**TASK INSTRUCTIONS:** Copy verbatim the lines of the material from the line containing "How far is point" through the line containing "55.1 inches", including both of those lines.

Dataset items
-------------------------

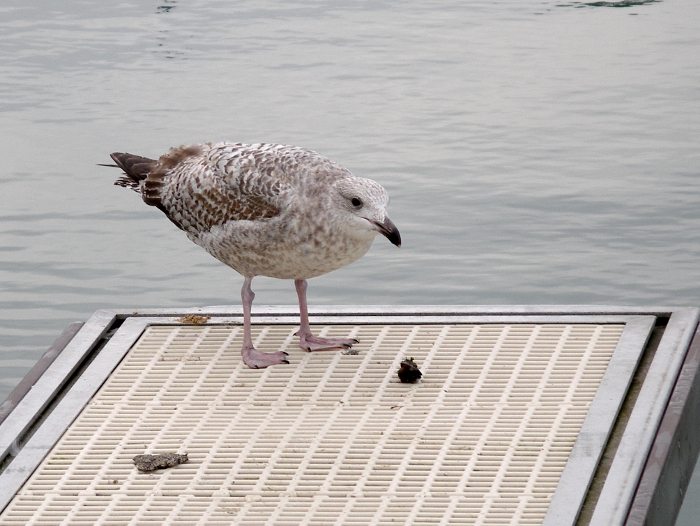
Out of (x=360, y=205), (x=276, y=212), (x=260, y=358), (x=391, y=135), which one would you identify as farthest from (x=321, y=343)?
(x=391, y=135)

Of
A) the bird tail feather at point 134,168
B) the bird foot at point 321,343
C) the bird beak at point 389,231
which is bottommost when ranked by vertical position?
the bird foot at point 321,343

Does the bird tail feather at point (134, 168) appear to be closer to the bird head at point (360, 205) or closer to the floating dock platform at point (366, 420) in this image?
the floating dock platform at point (366, 420)

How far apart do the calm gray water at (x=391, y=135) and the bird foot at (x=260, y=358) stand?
2240 millimetres

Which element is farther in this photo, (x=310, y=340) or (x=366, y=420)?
(x=310, y=340)

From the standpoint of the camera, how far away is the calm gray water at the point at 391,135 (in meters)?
9.55

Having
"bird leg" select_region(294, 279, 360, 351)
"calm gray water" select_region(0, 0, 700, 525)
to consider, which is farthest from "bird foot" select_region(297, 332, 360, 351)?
"calm gray water" select_region(0, 0, 700, 525)

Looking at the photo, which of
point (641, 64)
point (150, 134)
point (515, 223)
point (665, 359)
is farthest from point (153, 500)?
point (641, 64)

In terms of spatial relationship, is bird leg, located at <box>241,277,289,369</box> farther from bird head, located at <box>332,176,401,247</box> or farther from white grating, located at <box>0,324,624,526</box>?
bird head, located at <box>332,176,401,247</box>

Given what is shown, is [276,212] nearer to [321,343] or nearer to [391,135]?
[321,343]

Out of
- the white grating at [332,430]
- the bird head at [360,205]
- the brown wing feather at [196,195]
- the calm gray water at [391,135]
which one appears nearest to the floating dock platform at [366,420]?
the white grating at [332,430]

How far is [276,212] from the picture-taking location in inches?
242

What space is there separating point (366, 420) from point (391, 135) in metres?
6.97

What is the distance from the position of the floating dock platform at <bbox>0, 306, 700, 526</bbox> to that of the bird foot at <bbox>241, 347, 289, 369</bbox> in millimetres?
52

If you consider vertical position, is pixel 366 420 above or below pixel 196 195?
below
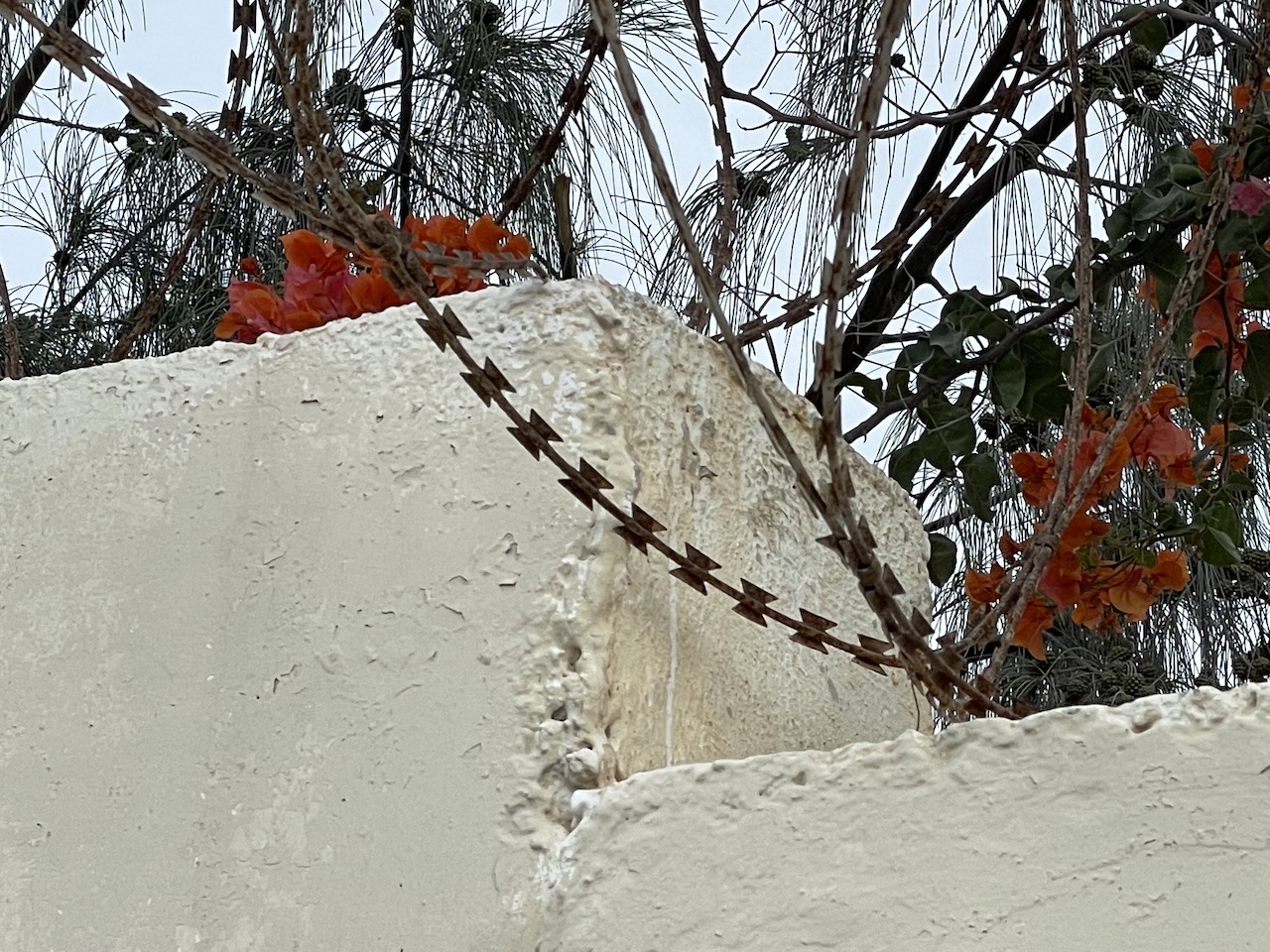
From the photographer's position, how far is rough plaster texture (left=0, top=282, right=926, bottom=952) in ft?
2.26

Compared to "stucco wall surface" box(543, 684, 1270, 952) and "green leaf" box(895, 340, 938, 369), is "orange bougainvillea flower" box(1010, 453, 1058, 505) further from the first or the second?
"stucco wall surface" box(543, 684, 1270, 952)

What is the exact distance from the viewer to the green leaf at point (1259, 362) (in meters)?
1.18

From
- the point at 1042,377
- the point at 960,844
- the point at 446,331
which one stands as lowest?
the point at 960,844

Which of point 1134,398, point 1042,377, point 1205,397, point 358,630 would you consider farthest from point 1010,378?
point 358,630

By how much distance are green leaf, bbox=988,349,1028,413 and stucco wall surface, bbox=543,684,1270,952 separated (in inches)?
24.9

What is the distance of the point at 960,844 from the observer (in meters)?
0.59

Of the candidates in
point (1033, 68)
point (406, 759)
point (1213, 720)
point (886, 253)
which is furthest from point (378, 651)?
point (1033, 68)

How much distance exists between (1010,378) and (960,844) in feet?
2.25

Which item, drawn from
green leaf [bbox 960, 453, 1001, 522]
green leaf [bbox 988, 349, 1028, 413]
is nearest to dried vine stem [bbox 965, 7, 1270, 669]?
green leaf [bbox 988, 349, 1028, 413]

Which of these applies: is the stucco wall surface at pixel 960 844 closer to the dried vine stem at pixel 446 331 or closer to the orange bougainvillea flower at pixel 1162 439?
the dried vine stem at pixel 446 331

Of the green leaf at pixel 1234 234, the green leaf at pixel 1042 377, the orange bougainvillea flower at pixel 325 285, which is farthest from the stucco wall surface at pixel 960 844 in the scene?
the green leaf at pixel 1042 377

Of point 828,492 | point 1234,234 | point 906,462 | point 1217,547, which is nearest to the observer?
point 828,492

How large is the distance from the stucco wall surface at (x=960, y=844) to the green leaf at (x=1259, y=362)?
665 mm

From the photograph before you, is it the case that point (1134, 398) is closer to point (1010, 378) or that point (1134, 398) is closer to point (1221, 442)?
point (1010, 378)
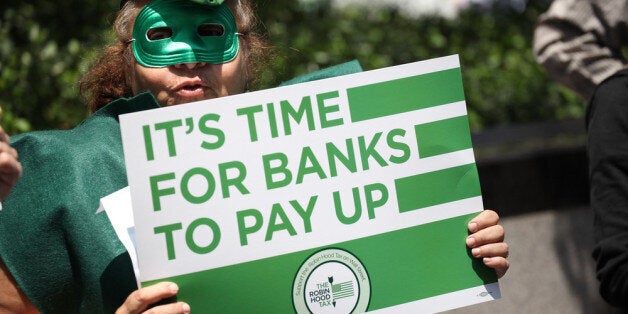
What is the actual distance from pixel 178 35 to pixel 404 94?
65cm

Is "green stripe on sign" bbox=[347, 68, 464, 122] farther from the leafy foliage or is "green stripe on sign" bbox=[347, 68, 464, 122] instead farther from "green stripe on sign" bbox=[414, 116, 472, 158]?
the leafy foliage

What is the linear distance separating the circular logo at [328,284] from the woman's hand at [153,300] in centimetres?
29

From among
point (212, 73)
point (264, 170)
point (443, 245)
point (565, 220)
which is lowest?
point (565, 220)

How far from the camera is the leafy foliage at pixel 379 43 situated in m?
4.45

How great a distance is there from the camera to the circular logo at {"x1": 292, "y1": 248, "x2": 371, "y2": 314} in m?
2.14

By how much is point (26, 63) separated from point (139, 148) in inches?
84.3

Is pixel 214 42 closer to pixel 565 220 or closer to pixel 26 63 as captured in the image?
pixel 26 63

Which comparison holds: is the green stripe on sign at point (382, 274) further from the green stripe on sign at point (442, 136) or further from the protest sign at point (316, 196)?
the green stripe on sign at point (442, 136)

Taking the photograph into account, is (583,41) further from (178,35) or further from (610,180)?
(178,35)

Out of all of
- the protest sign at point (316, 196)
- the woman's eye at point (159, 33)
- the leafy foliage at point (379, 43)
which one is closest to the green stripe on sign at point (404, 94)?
the protest sign at point (316, 196)

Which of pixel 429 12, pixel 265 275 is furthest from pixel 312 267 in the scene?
pixel 429 12

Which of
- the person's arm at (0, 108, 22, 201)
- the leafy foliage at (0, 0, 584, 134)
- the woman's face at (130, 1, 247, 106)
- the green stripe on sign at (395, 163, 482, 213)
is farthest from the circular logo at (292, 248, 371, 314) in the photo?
the leafy foliage at (0, 0, 584, 134)

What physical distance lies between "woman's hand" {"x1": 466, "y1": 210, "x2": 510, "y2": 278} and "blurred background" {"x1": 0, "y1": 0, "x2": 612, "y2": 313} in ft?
3.99

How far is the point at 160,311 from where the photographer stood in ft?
6.59
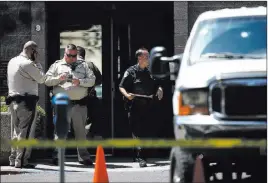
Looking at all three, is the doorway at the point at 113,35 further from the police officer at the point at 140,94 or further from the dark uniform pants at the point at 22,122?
the dark uniform pants at the point at 22,122

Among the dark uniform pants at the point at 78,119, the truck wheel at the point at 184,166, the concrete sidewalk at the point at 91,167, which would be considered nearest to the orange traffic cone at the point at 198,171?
the truck wheel at the point at 184,166

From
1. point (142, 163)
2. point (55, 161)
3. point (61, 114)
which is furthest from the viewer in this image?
point (55, 161)

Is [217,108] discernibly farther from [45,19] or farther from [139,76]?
[45,19]

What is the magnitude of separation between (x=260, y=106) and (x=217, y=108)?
0.43 metres

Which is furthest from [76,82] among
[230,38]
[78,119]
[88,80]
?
[230,38]

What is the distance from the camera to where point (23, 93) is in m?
11.4

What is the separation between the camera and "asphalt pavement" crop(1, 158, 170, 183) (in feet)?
34.0

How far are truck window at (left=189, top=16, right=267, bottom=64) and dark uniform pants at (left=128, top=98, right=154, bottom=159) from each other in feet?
10.2

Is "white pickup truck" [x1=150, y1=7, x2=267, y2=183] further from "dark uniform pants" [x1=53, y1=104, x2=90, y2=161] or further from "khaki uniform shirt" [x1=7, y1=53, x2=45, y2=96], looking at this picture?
"dark uniform pants" [x1=53, y1=104, x2=90, y2=161]

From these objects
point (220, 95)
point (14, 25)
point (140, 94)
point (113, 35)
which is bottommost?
point (140, 94)

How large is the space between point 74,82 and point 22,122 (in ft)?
3.20

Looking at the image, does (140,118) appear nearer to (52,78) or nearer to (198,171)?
(52,78)

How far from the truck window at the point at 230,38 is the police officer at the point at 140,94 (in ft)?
9.84

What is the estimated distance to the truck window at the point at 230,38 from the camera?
8.53m
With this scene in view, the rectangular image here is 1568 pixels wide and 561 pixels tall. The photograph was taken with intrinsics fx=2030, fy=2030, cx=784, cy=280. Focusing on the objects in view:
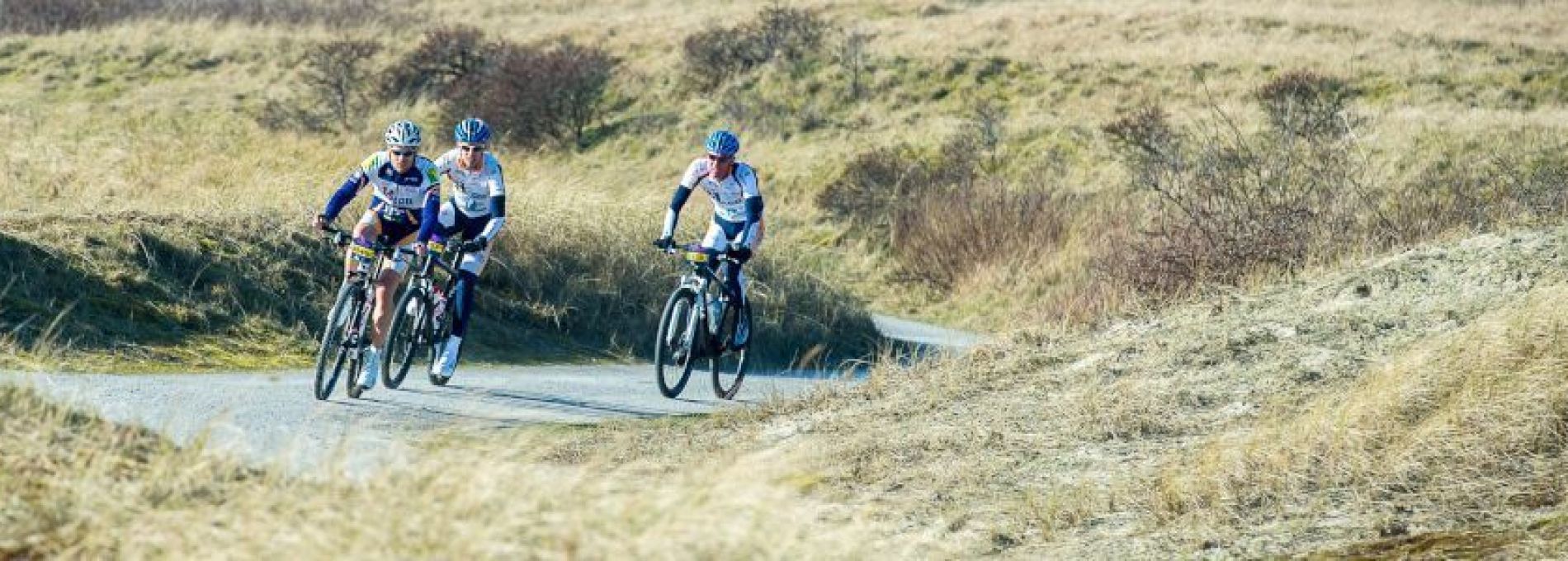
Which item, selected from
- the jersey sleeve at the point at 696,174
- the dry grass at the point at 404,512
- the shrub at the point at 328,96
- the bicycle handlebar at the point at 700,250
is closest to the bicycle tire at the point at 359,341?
the bicycle handlebar at the point at 700,250

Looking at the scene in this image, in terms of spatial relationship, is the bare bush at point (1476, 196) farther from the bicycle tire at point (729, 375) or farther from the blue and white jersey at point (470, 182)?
the blue and white jersey at point (470, 182)

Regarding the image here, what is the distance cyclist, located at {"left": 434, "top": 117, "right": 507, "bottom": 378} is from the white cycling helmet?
2.07 feet

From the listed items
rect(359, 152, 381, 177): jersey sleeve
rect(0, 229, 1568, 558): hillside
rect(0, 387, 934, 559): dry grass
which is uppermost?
rect(359, 152, 381, 177): jersey sleeve

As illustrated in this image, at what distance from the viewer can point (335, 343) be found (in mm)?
12953

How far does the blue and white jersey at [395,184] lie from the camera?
43.2ft

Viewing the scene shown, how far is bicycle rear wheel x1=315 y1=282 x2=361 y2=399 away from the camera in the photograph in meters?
12.8

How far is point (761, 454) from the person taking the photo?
6.12 meters

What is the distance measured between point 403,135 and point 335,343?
55.1 inches

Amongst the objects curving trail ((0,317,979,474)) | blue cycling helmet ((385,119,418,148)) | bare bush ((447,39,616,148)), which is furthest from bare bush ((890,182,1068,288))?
blue cycling helmet ((385,119,418,148))

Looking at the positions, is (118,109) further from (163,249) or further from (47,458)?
(47,458)

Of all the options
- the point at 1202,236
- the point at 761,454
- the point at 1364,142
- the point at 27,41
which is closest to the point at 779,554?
the point at 761,454

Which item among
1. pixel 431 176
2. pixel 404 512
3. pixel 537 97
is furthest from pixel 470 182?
pixel 537 97

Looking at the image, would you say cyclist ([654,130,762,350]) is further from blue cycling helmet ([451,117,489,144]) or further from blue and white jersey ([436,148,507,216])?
blue cycling helmet ([451,117,489,144])

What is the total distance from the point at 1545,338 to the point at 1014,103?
3025 cm
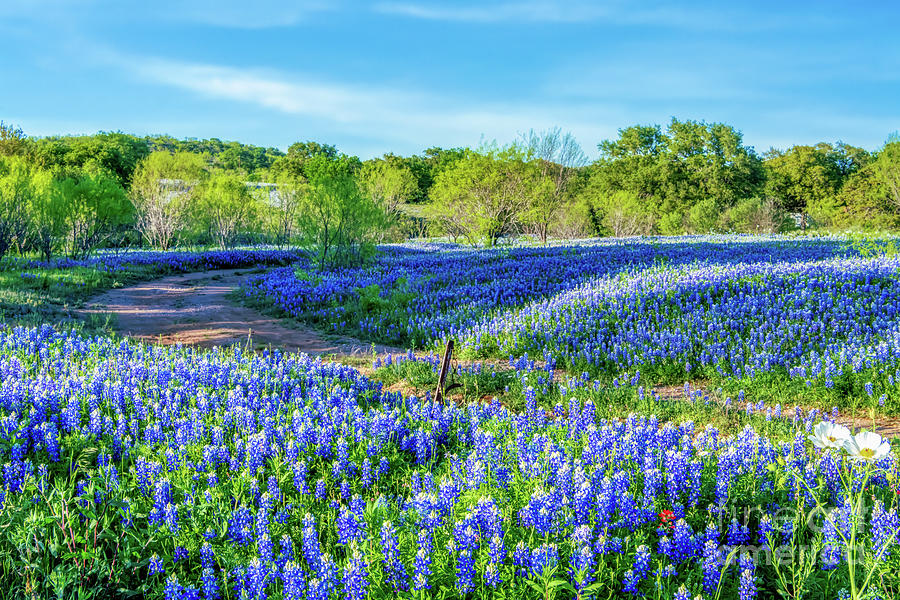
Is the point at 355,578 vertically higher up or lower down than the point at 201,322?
higher up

-------------------------

**WRITTEN SOLUTION:**
How far is point (761, 454) from the person taking the photo?
6.12 meters

What is the distance measured between point 403,135 and point 335,343?
55.1 inches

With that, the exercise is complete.